Topic 9 One-way ANOVA
Before, with the independent sample t-test, we wanted to test if the population mean of a group was equal to the population mean of another group.
Now, we are interested in testing the equality of population means for multiple groups. This is called the one-way ANOVA test.
We use this test to examine the means of one continuous variable (we call it the dependent variable) across different groups defined by a categorical variable (we call it the independent variable).
9.1 Details
If we are looking at only two groups (two categories), the one-way ANOVA and the independent sample t-test give us the same results.
Now, our null hypothesis is: the population means for all groups are equal. Therefore, if we reject the null of the one-way ANOVA test, this simply means that at least one of the population means is not equal. We do further analysis to identify which one.
The reasoning behind the one-way ANOVA is the same as the one behind the t-test. Now, however, our distribution is an F distribution, not a t distribution. Therefore, we look for the F critical on an F table, not a t table.
I will show you how to use the F-table in the following sections.
9.2 Formulas and calculations
Steps:
- Calculate the mean and sum of squares for each of the groups you are interested. This gives you the within-group variability.
- Use the means from each group to calculate between-group variability (see below)
- Use (1) and (2) in the F formula (below).
Formula for (3):
\[F = \frac{\text{between-group variability}}{\text{within-group variability}}\]
Formulas for (1): \[\text{within-group variability} = \frac{SS_1 + SS_2 + SS_3}{df_1 + df_2 + df_3}\]
Remember how to calculate \(SS_1 + SS_2 + SS_3\)? Just make the tables like we did last time (see below). It is important that you calculate the mean for each group.
\(x\) | f | fx | \(x - \overline{x}\) | \((x - \overline{x})^2\) | \(f(x - \overline{x})^2\) |
---|---|---|---|---|---|
… | … | … | … | … | … |
. | \(\sum f\) | \(\sum fx\) | \(\sum = SS_k\) |
Formulas for (2): \[\text{between-group variability} = \frac{SS_b}{df_b}\] \(df_b = k -1\) where \(k\) is the number of groups you are comparing.
But where does \(SS_b\) from?
Those values come from a new table (see below).
Important
In the table below, \(x\) is the mean you calculate for each group.\(\overline{x}\) is the mean for this table, which you calculate using the usual formula:
\[\overline{x} = \frac{\sum fx}{\sum f}\]

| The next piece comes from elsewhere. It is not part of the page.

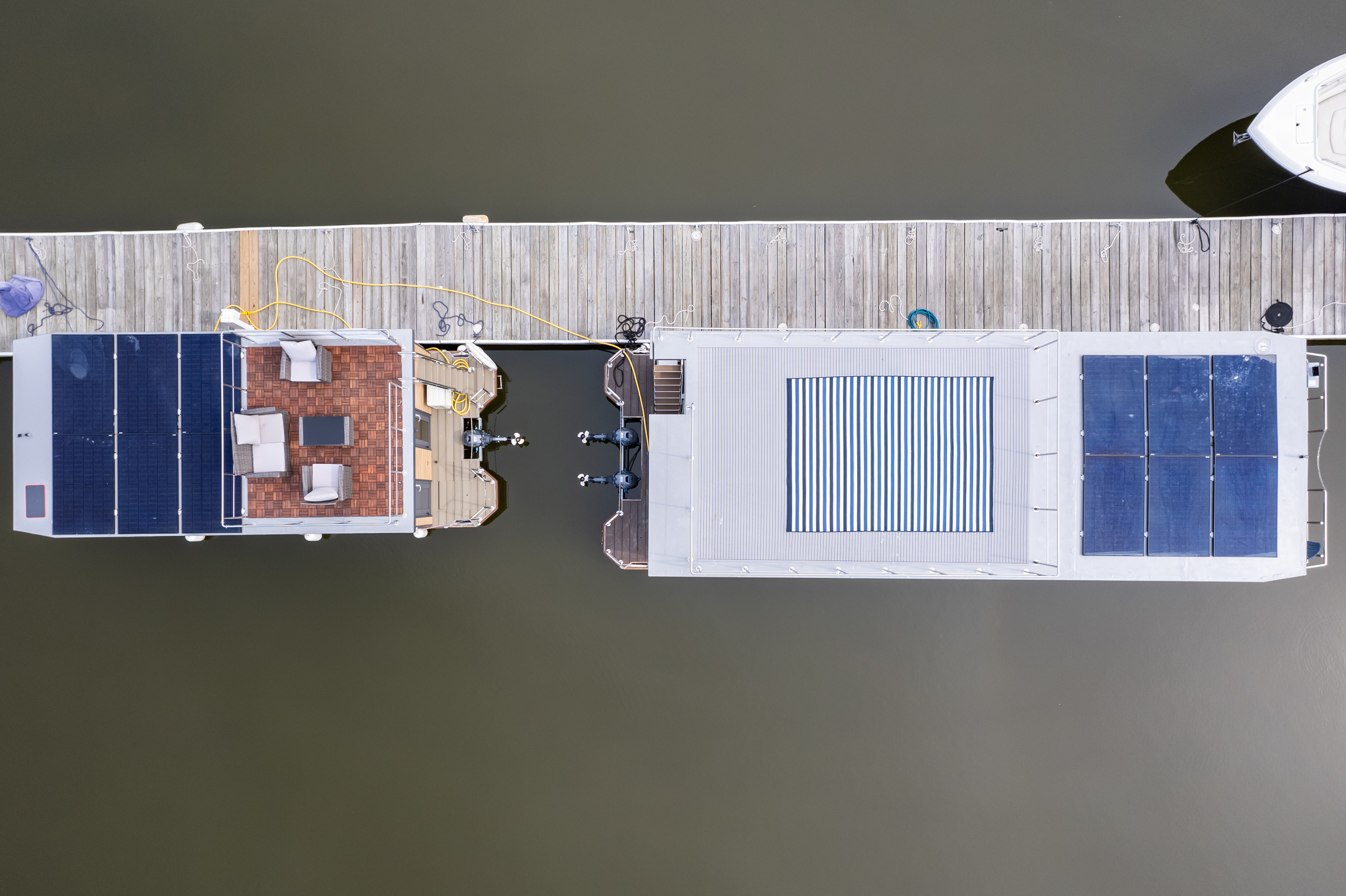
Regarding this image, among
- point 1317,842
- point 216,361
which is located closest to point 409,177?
point 216,361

\(x\) (means) | n | f | fx | \(x - \overline{x}\) | \((x - \overline{x})^2\) | \(n(x - \overline{x})^2\) |
---|---|---|---|---|---|---|
mean (group 1) | n (group 1) | 1 (usually) | for g. 1 | for g. 1 | for g. 1 | for g. 1 |
mean (group 2) | n (group 2) | 1 (usually) | for g. 2 | for g. 2 | for g. 2 | for g. 2 |
mean (group 3) | n (group 3) | 1 (usually) | for g. 3 | for g. 3 | for g. 3 | for g. 3 |
mean (group k) | n (group k) | 1 (usually) | for g. k | for g. k | for g. k | for g. k |
\(\sum x\) | \(\sum f\) | \(\sum fx\) | \(\sum = SS_b\) |
9.3 Reading the F-table
The F-table tells us the critical values of F for a given \(\alpha\). The only tricky thing about this table is that you need to look for the correct degrees of freedom.

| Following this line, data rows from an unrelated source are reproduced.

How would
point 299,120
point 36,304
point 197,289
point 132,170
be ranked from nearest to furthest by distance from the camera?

\[\frac{\text{numerator df}}{\text{denominator df}}= \frac{k-1}{N-k}\]
where \(N\) is the sum of all sample sizes \(n\).
\(k\) is the number of groups you are comparing.
Our interpretation is as follows:
- if the calculated \(F\) is higher than the critical value (\(F_{critical}\)), we reject the null hypothesis.
- if the calculated \(F\) is lower than the critical value (\(F_{critical}\)), we do not reject the null hypothesis.
9.4 Assumptions
For the one-way ANOVA test to work, three assumptions need to hold:
- Normality: The variable of interest should be normally distributed within each group.
- We usually do not perform mathematical tests to check for normality.
- Looking at measures of central tendency and histograms is probably the best way to do so.
- Independence: There must be no relationship between the variables in each group.
- This is not simple to test.
- Usually, we assume it holds if each group is composed of observations from different units. In other words, there must be no individual that belongs to both groups.
- Equality of variances: The population variances of the two groups must not be statistically different.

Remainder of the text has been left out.